:: Textauszug ::
▬▬▬▬▬▬

Dieses Forum bietet ein Podium für einen weitgefassten Austausch darüber, was uns in unserer Zeit auf dem Gebiet der Spiritualität begegnet. Welche Erfahrungen macht ihr? Welche Begegnungen habt ihr? Was fällt euch auf?
Und was heißt es denn, spirituell zu sein? Wodurch wird womöglich Spiritualität verhindert und behindert?
Das Thema, das mir ein Herzensanliegen ist, ist ein ernstes, soll aber mit einer Prise Humor und einer gehörigen Portion Selbstkritik, in die ich meine Person einbeziehe, behandelt werden. Für die meisten von uns zeigt sich ein Handeln für konstruktive Veränderungen in der Welt als dringend spürbare Notwendigkeit – in Richtung Frieden, Gesundheit, gesunde Ökonomie und Ökologie, Beziehungsfähigkeit, Mitmenschlichkeit und Empathie. Wo stehe ich inmitten dieses Wunsches und wohin will ich mich bewegen?

▬▬▬▬▬▬

:: Auszüge der Liste ::

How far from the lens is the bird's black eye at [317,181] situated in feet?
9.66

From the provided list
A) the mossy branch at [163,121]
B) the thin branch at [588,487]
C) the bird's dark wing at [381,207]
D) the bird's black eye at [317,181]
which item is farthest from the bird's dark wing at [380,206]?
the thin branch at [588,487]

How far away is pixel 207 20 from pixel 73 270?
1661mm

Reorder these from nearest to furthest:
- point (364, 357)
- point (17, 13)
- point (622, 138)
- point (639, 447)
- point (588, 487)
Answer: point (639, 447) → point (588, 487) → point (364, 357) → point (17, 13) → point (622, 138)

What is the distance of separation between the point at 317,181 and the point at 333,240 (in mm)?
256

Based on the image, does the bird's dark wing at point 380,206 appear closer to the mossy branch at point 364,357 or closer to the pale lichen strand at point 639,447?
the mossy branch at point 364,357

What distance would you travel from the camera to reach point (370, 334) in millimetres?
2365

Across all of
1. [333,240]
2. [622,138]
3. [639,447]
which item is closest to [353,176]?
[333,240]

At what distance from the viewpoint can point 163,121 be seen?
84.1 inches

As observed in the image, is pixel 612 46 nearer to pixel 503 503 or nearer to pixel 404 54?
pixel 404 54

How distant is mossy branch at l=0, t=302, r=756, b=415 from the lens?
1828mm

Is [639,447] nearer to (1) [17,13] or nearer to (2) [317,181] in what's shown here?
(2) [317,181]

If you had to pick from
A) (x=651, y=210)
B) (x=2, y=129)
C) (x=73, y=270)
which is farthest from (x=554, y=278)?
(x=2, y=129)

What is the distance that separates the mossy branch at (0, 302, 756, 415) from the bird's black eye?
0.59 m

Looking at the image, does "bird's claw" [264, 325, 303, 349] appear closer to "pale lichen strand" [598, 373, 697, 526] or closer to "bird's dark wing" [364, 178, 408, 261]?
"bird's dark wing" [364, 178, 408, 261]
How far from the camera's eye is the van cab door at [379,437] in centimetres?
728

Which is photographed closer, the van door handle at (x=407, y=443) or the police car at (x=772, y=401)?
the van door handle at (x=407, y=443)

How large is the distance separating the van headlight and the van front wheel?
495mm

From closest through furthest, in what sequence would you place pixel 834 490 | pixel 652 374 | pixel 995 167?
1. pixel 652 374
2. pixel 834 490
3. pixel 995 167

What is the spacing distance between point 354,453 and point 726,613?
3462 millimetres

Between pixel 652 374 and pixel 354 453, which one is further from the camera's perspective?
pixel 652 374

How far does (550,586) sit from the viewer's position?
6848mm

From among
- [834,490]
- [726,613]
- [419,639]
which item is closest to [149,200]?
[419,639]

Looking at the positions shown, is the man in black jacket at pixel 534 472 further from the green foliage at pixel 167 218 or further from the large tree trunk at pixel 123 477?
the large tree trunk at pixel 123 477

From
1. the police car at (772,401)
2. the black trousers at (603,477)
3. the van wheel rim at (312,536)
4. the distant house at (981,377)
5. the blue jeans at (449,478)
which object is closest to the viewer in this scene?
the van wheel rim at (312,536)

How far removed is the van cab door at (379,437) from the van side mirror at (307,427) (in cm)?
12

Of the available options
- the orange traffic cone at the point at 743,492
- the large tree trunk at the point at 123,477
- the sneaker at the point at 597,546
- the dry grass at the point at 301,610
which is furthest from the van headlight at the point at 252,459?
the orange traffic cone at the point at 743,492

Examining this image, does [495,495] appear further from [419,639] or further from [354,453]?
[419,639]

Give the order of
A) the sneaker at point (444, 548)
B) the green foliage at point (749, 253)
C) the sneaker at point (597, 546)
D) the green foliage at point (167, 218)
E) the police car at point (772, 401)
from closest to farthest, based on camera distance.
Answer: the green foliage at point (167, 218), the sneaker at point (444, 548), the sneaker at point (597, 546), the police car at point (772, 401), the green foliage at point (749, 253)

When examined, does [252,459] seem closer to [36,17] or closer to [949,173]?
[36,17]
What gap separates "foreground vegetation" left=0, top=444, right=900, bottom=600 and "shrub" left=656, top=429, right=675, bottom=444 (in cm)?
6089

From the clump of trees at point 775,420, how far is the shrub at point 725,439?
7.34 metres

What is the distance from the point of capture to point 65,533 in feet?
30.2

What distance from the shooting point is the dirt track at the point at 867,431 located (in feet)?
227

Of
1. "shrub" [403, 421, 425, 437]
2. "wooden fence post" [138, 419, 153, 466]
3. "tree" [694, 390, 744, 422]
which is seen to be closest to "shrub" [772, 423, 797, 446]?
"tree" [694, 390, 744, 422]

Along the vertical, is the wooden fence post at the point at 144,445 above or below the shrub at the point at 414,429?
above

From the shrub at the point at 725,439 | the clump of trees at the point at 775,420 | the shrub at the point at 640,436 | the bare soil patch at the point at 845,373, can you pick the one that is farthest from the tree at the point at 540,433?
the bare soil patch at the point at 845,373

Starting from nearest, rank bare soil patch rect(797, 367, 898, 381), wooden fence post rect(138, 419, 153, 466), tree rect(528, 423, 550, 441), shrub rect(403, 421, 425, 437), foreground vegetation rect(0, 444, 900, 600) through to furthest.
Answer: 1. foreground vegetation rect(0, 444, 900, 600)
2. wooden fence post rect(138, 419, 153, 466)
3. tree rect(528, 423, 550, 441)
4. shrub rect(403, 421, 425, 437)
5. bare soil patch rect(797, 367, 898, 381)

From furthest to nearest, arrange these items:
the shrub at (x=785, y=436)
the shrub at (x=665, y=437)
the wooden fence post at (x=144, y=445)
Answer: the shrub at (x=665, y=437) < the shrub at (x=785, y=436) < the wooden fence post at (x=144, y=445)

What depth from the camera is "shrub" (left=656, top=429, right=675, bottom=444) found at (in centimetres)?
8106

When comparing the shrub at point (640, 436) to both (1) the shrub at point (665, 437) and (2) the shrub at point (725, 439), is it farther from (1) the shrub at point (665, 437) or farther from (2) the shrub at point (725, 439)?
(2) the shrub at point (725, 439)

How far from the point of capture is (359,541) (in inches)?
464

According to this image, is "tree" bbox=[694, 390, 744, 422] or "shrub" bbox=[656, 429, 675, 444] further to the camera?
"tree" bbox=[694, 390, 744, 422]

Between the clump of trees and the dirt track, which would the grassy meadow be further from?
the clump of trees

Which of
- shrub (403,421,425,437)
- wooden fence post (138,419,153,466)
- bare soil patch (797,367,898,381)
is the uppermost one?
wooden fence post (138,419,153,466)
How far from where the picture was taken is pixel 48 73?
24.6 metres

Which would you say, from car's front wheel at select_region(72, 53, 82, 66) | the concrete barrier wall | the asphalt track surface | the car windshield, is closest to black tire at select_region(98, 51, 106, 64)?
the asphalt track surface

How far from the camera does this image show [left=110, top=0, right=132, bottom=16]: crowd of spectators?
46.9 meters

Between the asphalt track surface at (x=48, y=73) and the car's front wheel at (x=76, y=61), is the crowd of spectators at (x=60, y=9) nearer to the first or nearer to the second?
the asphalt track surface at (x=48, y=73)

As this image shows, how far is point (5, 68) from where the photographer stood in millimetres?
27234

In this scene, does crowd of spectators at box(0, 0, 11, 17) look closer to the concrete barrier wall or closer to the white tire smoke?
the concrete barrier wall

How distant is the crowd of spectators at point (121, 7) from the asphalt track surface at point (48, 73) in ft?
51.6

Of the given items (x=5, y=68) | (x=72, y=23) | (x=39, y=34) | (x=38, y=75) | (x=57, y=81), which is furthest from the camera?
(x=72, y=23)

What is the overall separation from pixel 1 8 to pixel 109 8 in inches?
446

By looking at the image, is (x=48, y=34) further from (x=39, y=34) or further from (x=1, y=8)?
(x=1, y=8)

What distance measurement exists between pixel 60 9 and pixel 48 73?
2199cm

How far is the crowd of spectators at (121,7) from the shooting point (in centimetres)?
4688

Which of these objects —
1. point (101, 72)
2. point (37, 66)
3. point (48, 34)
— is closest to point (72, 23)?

▬▬▬▬▬▬

:: Aufgaben ::
- a) Womit soll das ernste Thema laut dem Textauszug behandelt werden?
- b) Gib den Abschnitt des Textauszugs von „Dieses Forum bietet“ bis „verhindert und behindert?“ wortgetreu wieder.
Die Liste stammt aus einer anderen Quelle.

:: Lösungen ::
- a) Mit einer Prise Humor und einer gehörigen Portion Selbstkritik.

- b)
Dieses Forum bietet ein Podium für einen weitgefassten Austausch darüber, was uns in unserer Zeit auf dem Gebiet der Spiritualität begegnet. Welche Erfahrungen macht ihr? Welche Begegnungen habt ihr? Was fällt euch auf?
Und was heißt es denn, spirituell zu sein? Wodurch wird womöglich Spiritualität verhindert und behindert?